-------- MATERIAL SUPPLIED --------

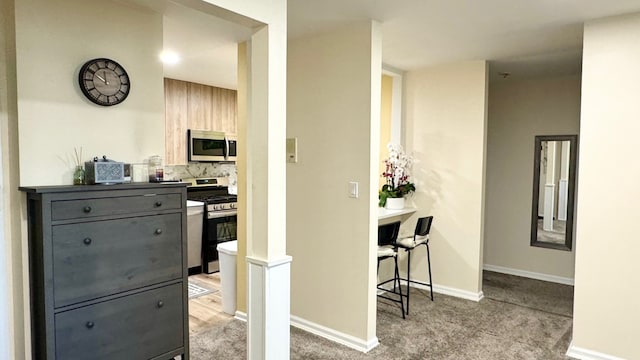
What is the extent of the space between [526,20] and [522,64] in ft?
4.87

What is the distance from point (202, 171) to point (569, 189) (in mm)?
4555

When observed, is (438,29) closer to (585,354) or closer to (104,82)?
(104,82)

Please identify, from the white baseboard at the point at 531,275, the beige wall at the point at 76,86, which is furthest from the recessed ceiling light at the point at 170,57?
the white baseboard at the point at 531,275

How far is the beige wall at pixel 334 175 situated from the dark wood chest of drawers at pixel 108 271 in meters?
1.05

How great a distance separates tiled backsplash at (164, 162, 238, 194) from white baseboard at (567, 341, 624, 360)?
12.8 ft

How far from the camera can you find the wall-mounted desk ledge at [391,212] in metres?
4.03

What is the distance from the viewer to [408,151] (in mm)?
4574

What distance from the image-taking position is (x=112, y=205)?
238cm

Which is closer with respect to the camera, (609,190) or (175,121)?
(609,190)

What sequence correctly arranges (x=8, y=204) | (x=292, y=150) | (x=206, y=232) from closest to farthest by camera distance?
(x=8, y=204) < (x=292, y=150) < (x=206, y=232)

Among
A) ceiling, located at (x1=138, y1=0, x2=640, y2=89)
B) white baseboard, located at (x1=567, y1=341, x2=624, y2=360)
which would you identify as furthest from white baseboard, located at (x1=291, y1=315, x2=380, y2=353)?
ceiling, located at (x1=138, y1=0, x2=640, y2=89)

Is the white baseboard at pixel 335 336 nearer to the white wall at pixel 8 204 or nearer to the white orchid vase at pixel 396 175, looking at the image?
the white orchid vase at pixel 396 175

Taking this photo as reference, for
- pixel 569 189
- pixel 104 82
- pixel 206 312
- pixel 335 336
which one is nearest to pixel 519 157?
pixel 569 189

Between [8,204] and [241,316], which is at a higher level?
[8,204]
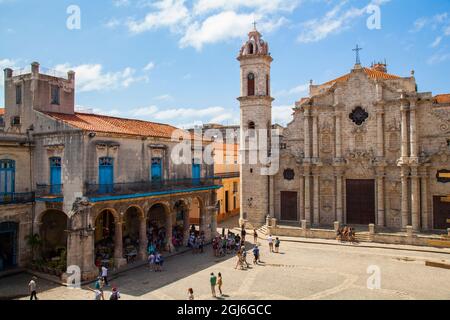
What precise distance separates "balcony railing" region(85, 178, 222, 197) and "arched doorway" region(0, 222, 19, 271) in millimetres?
5679

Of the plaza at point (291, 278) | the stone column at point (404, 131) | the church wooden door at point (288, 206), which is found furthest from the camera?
the church wooden door at point (288, 206)

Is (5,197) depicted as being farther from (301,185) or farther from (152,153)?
(301,185)

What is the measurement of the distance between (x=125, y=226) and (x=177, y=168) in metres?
6.21

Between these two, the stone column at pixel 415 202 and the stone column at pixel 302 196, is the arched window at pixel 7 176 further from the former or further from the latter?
the stone column at pixel 415 202

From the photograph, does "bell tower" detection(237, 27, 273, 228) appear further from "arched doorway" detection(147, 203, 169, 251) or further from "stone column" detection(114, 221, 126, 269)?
"stone column" detection(114, 221, 126, 269)

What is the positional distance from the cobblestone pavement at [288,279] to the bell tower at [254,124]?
8644mm

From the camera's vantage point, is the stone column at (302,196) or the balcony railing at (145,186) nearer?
the balcony railing at (145,186)

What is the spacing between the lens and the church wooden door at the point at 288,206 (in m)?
34.6

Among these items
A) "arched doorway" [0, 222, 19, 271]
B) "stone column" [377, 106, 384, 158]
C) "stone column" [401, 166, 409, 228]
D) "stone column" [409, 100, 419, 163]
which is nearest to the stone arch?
"arched doorway" [0, 222, 19, 271]

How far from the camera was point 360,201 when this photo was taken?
105 ft

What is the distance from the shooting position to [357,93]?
32.1 metres

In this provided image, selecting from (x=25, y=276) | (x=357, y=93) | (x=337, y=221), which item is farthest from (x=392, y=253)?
(x=25, y=276)

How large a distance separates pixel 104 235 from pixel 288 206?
1672 centimetres

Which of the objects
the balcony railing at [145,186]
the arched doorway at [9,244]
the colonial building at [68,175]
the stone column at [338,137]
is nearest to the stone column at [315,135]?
the stone column at [338,137]
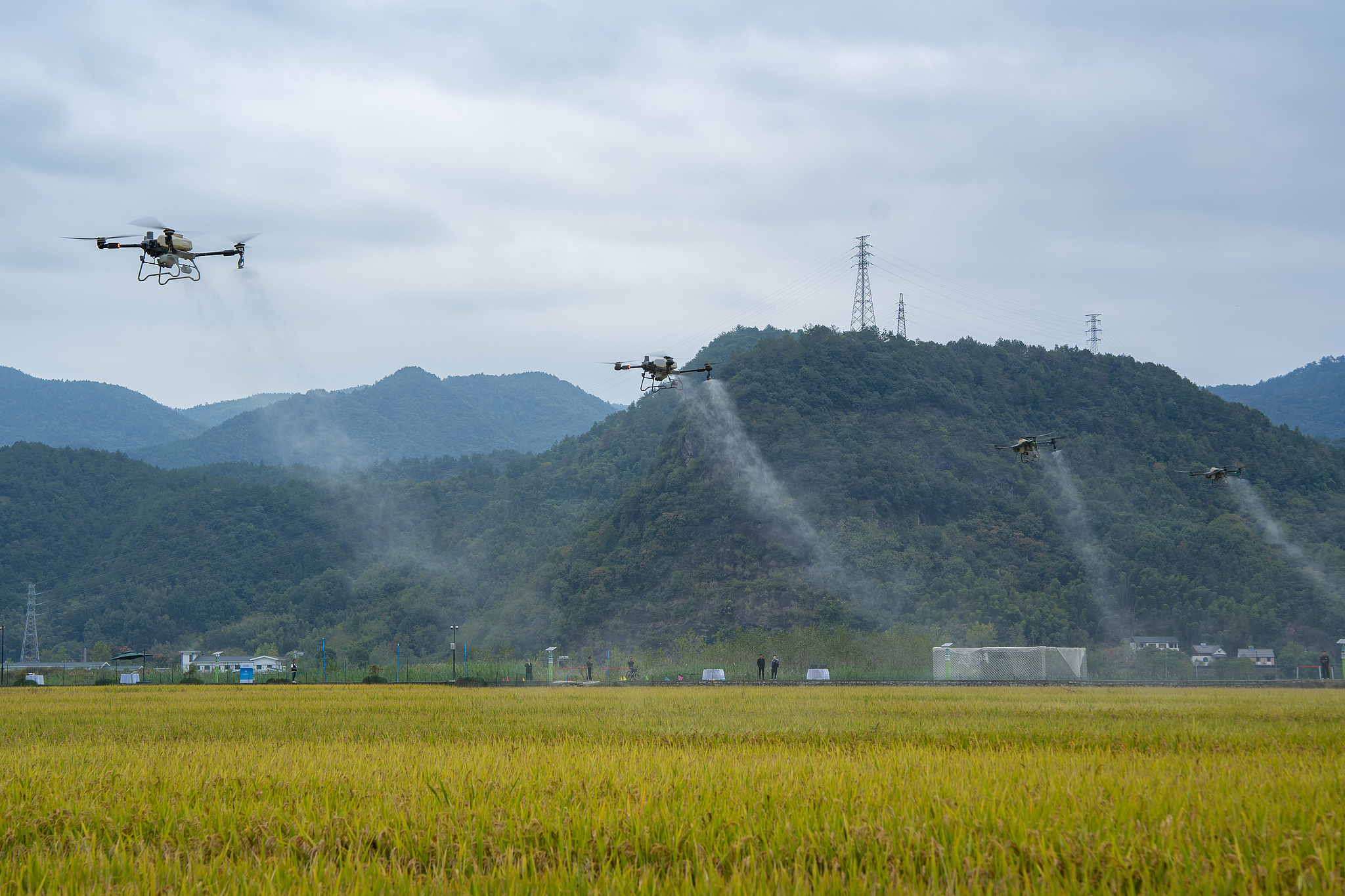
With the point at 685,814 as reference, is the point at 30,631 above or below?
below

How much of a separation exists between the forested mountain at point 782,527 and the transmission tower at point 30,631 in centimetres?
240

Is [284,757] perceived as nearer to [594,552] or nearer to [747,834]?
[747,834]

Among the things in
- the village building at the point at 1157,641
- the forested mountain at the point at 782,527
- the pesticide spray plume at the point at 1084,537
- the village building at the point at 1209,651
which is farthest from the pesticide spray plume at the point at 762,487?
the village building at the point at 1209,651

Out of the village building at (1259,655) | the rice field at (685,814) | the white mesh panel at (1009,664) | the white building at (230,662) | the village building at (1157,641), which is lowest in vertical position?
the white building at (230,662)

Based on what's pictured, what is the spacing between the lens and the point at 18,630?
143 m

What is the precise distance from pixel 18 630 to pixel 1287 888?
165592mm

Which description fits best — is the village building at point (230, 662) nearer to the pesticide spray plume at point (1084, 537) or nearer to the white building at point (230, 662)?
the white building at point (230, 662)

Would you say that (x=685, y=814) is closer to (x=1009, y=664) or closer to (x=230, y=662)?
(x=1009, y=664)

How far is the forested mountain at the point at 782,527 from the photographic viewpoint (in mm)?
105250

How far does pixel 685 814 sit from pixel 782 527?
10923 cm

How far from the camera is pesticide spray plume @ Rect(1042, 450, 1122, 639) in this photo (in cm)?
10288

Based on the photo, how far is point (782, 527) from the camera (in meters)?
117

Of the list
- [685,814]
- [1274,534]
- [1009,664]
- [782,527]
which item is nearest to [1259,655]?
[1274,534]

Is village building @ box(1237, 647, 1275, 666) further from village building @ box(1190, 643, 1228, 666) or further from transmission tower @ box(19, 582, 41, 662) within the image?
transmission tower @ box(19, 582, 41, 662)
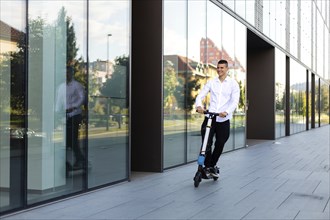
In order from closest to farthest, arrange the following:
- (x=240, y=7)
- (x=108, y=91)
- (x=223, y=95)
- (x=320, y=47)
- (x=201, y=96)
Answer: (x=108, y=91), (x=201, y=96), (x=223, y=95), (x=240, y=7), (x=320, y=47)

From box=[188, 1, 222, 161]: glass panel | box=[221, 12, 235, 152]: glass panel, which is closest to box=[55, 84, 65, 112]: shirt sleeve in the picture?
box=[188, 1, 222, 161]: glass panel

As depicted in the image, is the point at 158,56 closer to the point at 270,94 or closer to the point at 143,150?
the point at 143,150

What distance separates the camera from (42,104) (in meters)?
5.81

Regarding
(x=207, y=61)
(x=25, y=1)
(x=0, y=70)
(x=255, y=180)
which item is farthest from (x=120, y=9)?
(x=207, y=61)

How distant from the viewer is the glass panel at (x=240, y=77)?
15.0 m

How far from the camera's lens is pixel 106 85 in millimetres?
7180

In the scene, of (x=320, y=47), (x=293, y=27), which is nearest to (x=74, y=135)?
(x=293, y=27)

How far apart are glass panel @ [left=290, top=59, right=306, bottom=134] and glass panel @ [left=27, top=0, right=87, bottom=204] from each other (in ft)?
62.5

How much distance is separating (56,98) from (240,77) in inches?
407

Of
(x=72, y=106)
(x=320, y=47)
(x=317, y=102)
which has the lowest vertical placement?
(x=72, y=106)

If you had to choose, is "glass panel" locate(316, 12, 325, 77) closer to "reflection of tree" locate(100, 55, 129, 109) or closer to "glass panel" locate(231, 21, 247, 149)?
"glass panel" locate(231, 21, 247, 149)

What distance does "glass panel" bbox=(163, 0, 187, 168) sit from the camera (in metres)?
9.46

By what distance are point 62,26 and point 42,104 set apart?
1.11 m

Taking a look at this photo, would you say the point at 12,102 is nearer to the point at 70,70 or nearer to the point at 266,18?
the point at 70,70
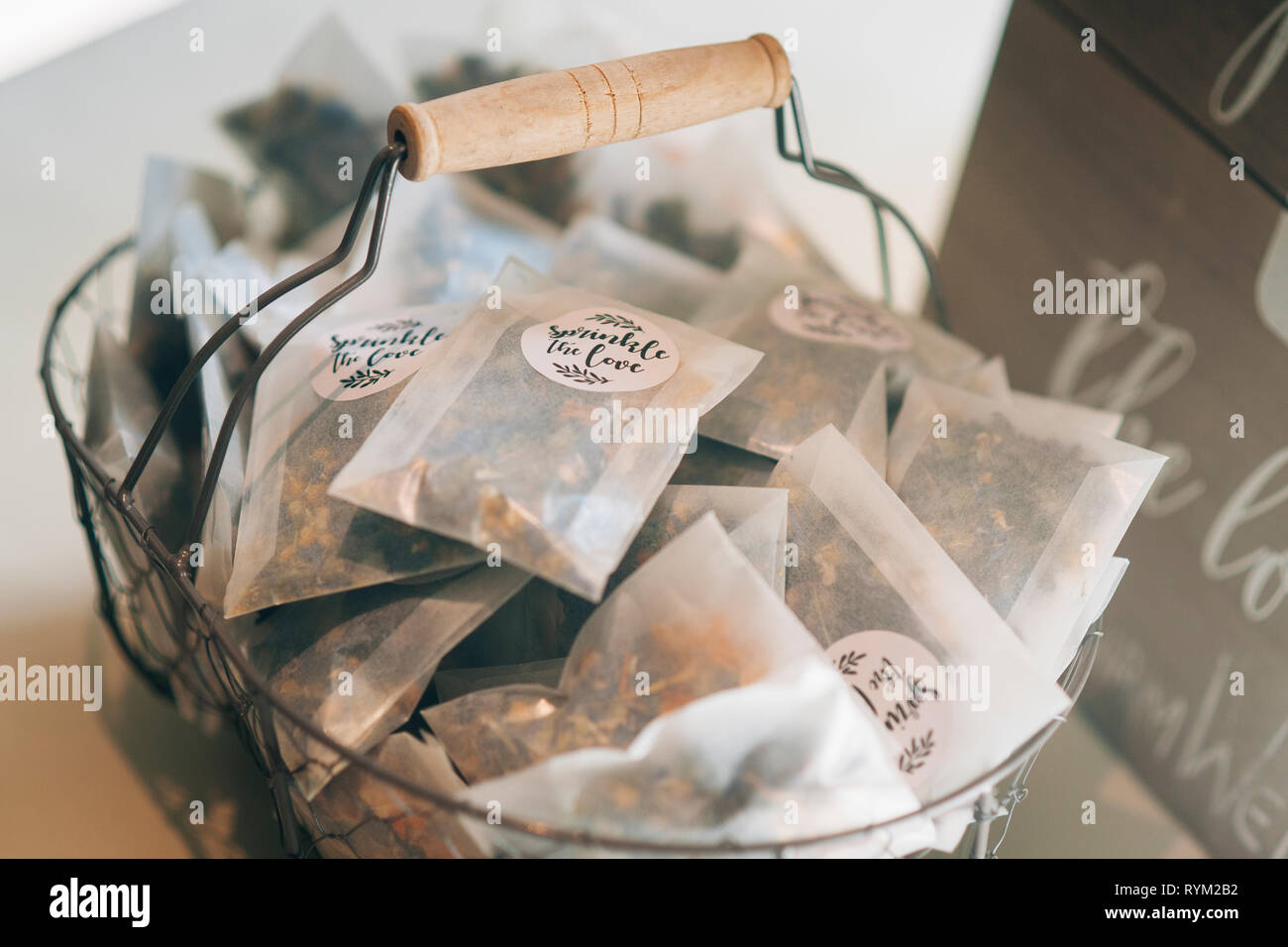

--------

▸ WHAT IS REQUIRED
Write out the stretch from the line containing "Among these items" through the line containing "1672 centimetres", swapping "column" for "pillar" and leaving everything else unchanged.

▸ EXERCISE SOLUTION
Among these items
A) "arched doorway" [0, 222, 19, 271]
B) "stone pillar" [377, 106, 384, 158]
C) "stone pillar" [401, 166, 409, 228]
D) "stone pillar" [409, 100, 419, 163]
which is nearest to the stone arch?
"arched doorway" [0, 222, 19, 271]

How far from the camera was point 360,201 when this photo was taken?
105 ft

What is the distance from the shooting position to [357,93]?
32.1 metres

In this provided image, selecting from (x=25, y=276) | (x=357, y=93) | (x=337, y=221), which item is farthest from (x=392, y=253)?
(x=25, y=276)

How large a distance separates pixel 104 235 from pixel 288 206?
1672 centimetres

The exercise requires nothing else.